• **Task to complete**
Return every line of the data that contains the string "site".
START The input
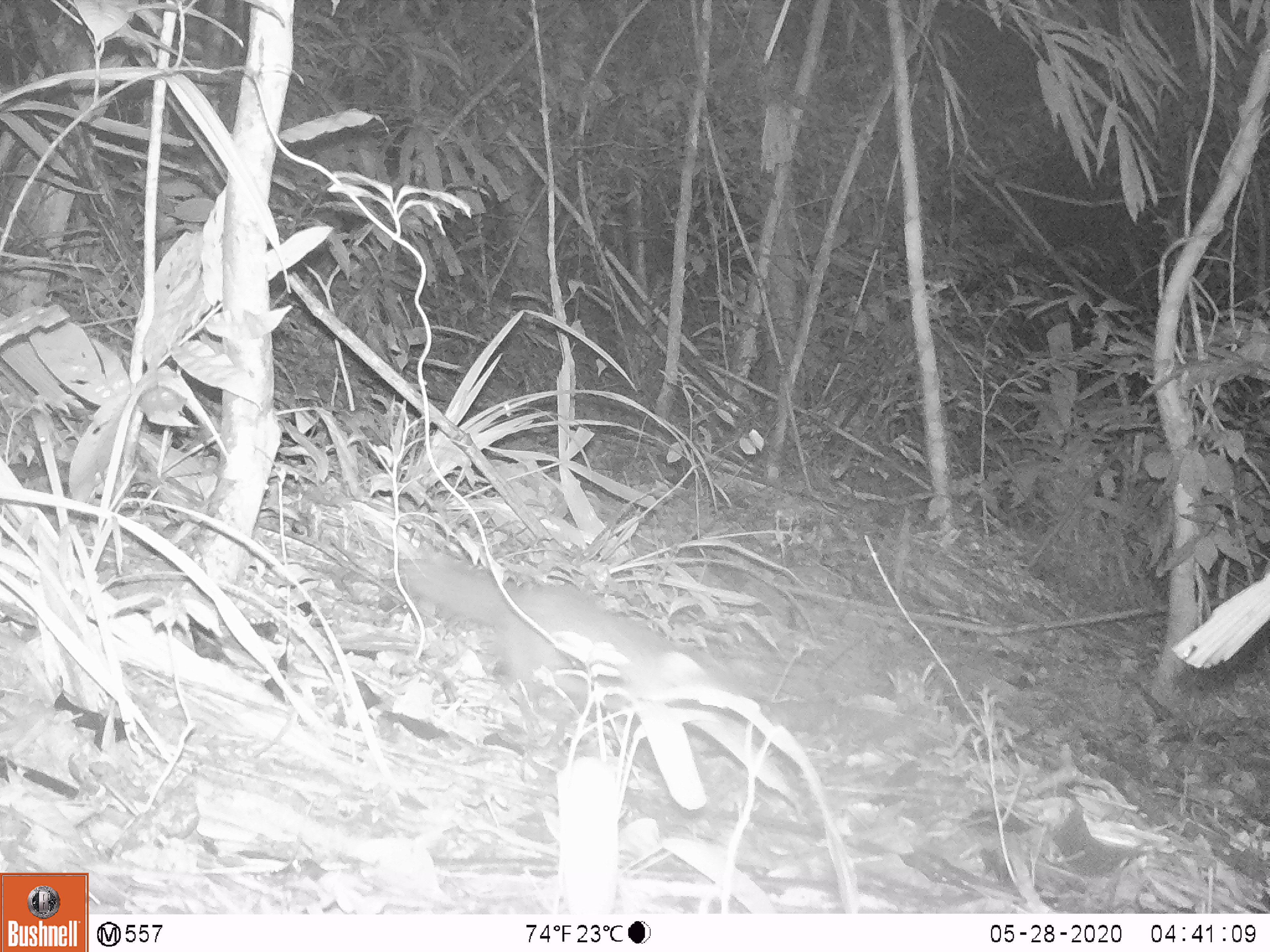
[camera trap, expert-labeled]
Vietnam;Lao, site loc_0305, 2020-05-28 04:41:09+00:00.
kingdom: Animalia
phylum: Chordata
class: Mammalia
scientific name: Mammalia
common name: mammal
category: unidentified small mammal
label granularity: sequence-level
END The input
START The input
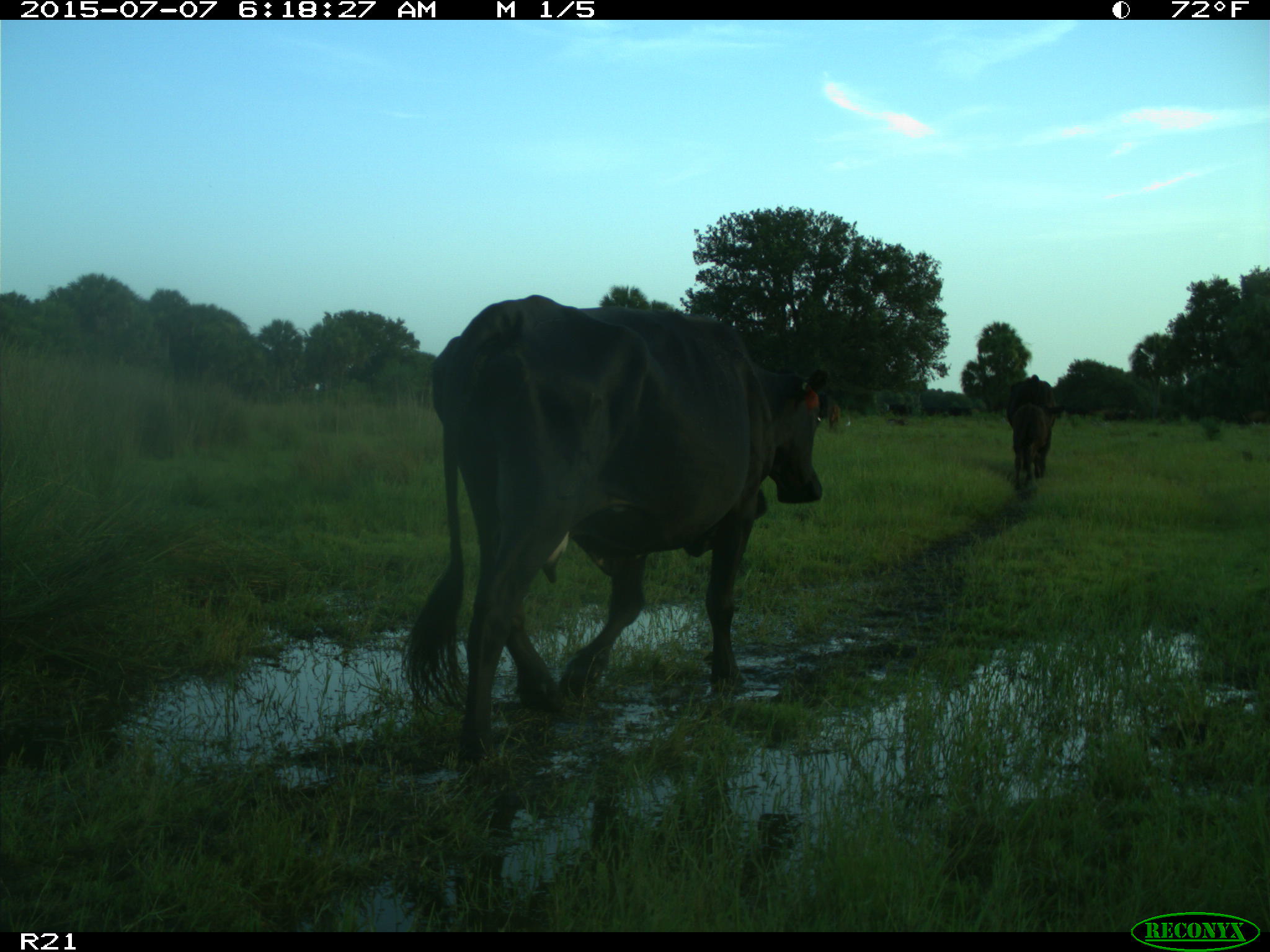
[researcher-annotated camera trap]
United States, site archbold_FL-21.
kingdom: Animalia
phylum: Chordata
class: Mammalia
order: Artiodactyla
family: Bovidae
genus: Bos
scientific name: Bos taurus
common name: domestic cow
END The input
• **Solution for this exercise**
Vietnam;Lao, site loc_0305, 2020-05-28 04:41:09+00:00.
United States, site archbold_FL-21.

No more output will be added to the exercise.